This helper is mandatory to be called before bdrv_co_flush(). In the
other case bdrv_co_flush() will be noop. This helper should be called
after actual write is completed for subsequent flush to perform some
work.
Actually this change is important, without it BDRV_REQ_FUA semantics is
broken completely. flush() is not called.

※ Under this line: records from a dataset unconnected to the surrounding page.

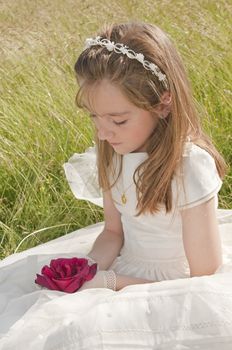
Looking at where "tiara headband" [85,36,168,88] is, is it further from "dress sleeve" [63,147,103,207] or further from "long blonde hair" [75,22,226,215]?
"dress sleeve" [63,147,103,207]

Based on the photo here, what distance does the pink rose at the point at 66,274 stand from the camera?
2080mm

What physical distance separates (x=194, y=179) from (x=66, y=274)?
1.51 feet

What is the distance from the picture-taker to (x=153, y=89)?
2059 millimetres

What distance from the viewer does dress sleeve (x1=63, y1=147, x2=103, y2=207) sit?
9.12ft

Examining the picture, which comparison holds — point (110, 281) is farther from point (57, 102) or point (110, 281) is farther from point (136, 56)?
point (57, 102)

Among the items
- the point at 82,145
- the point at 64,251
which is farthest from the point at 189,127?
the point at 82,145

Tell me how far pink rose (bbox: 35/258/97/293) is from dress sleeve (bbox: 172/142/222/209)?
33cm

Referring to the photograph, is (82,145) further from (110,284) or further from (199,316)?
(199,316)

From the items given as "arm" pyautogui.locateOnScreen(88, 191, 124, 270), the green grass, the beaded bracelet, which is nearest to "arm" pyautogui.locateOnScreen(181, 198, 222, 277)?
the beaded bracelet

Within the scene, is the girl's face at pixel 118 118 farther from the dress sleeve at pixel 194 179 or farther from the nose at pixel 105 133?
the dress sleeve at pixel 194 179

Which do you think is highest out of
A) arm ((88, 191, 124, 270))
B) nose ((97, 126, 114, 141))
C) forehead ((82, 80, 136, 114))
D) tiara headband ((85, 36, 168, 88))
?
tiara headband ((85, 36, 168, 88))

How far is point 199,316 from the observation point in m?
1.88

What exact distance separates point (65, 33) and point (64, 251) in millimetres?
2250

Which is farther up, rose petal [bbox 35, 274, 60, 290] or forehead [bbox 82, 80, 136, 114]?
forehead [bbox 82, 80, 136, 114]
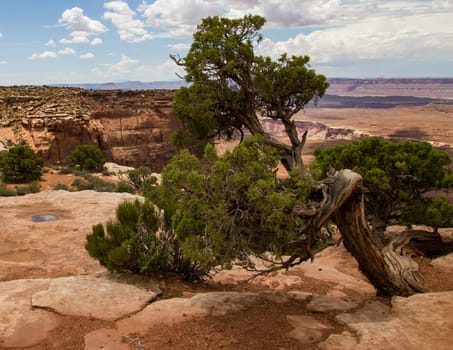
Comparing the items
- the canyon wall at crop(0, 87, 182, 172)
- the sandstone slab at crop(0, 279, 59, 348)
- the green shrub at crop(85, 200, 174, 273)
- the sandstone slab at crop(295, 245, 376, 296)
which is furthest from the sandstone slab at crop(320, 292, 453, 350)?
the canyon wall at crop(0, 87, 182, 172)

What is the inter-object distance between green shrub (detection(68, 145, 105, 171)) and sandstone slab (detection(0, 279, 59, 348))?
2854 centimetres

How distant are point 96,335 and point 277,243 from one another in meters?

This smells like potential
data loss if somebody relies on BDRV_REQ_FUA.
Signed-off-by: Denis V. Lunev <den@openvz.org>
CC: Andrey Drobyshev <andrey.drobyshev@virtuozzo.com>
CC: Kevin Wolf <kwolf@redhat.com>
CC: Hanna Reitz <hreitz@redhat.com>
---
block/io.c | 20 ++++++++++++++------
1 file changed, 14 insertions(+), 6 deletions(-)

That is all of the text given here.